Page 1 of 1

Data cleansing functionality

Posted: Thu Dec 04, 2008 3:07 pm
by leomauer
I need a generic cleansing functionality.
It sounds like this:
When the field value is empty or Null then if it is an Alphanumeric (Varchar and such) field then default it to Null, if it is numeric field, then default it to zero.
It is easy to code, but I do not want to code it for every field in every job.
I would like to have a stage to which I may have any input and output and get the work done.
Does anybody know how to create this (custom or buildup)? Or may be somebody have something similar already.
Thanks.

Posted: Thu Dec 04, 2008 3:55 pm
by Mike
Not exactly what you're looking for... but you can highlight multiple columns and choose "Derivation Substitution..." from the right-click menu. A definite productivity help when doing repetitive derivations.

Mike

Posted: Thu Dec 04, 2008 3:59 pm
by leomauer
Mike wrote:Not exactly what you're looking for... but you can highlight multiple columns and choose "Derivation Substitution..." from the right-click menu.
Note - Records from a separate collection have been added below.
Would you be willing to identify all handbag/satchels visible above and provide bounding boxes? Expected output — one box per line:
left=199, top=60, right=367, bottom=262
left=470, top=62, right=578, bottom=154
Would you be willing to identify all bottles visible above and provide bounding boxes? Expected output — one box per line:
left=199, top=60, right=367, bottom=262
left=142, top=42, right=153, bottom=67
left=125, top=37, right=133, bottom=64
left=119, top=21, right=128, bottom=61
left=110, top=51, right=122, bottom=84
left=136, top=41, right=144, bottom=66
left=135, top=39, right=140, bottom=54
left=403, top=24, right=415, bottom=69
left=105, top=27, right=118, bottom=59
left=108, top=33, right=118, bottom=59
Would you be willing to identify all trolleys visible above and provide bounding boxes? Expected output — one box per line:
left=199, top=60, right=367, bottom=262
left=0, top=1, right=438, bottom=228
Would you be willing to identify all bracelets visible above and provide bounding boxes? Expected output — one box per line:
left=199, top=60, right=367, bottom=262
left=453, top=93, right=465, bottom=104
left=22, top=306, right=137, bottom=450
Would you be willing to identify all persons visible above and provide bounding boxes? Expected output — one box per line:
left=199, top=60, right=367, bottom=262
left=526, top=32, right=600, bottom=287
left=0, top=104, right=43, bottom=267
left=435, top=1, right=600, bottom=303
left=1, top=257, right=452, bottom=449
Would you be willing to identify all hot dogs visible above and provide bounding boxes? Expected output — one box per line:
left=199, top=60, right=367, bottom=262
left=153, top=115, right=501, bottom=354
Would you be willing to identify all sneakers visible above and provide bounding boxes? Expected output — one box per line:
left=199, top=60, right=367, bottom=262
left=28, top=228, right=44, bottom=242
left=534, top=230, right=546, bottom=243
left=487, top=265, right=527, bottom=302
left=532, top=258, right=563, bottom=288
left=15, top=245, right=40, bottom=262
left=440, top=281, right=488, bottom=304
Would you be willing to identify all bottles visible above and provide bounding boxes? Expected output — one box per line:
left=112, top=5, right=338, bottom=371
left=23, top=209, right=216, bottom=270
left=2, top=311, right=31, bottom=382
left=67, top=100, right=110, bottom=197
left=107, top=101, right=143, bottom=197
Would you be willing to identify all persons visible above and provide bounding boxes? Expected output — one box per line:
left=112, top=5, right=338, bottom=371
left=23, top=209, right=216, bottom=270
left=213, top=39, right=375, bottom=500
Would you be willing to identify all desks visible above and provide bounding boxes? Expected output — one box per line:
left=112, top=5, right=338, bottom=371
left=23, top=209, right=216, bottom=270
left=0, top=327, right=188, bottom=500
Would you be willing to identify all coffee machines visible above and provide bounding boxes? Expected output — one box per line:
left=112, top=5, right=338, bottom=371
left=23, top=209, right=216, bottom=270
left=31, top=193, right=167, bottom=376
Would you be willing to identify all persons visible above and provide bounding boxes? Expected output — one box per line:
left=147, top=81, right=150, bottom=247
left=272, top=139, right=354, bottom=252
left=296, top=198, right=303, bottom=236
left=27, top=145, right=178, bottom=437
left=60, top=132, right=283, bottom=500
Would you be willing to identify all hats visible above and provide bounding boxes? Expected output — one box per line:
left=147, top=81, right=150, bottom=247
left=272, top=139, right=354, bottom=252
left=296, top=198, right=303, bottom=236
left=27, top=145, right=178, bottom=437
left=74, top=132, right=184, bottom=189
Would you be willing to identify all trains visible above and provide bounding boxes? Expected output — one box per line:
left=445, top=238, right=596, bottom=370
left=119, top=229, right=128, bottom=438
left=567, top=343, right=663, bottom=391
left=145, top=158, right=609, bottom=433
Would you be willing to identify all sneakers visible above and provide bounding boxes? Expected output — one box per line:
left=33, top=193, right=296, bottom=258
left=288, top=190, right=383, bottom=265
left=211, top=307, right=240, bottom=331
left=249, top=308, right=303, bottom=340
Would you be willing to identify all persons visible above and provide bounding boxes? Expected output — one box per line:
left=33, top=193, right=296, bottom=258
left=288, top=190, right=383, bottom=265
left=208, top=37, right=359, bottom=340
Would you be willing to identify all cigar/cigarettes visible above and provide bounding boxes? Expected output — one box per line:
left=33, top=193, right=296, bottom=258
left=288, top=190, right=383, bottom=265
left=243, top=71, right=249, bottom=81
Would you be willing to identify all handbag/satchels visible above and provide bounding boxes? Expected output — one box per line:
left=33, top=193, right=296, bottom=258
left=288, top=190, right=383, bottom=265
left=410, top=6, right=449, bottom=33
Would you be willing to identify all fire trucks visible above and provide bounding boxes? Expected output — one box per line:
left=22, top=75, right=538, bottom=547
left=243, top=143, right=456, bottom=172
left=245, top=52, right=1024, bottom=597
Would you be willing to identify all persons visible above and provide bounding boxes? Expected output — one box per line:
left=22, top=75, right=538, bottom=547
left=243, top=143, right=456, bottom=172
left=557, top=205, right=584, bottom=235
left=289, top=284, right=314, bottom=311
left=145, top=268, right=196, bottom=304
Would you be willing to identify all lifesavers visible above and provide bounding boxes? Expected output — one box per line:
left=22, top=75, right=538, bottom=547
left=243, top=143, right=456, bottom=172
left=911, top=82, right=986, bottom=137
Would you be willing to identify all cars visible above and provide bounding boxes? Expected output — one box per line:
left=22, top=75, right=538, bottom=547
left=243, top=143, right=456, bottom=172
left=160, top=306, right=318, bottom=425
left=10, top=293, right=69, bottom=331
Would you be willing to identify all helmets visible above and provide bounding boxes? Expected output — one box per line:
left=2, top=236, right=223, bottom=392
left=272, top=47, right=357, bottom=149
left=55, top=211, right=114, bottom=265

A definite productivity help when doing repetitive derivations.

Mike
Thanks but that is exactly what i am not looking for. I know how to do that. I am looking for canned functionality.

Posted: Thu Dec 04, 2008 6:54 pm
by ray.wurlod
There's nothing "out there" of which I'm aware as a parallel routine.

It may be best to create a Build stage, since you're going to have to discover the metadata as well as to process the data records.

One tip (from IOD2008): unless you have reason not to, always write BuildOps as combinable.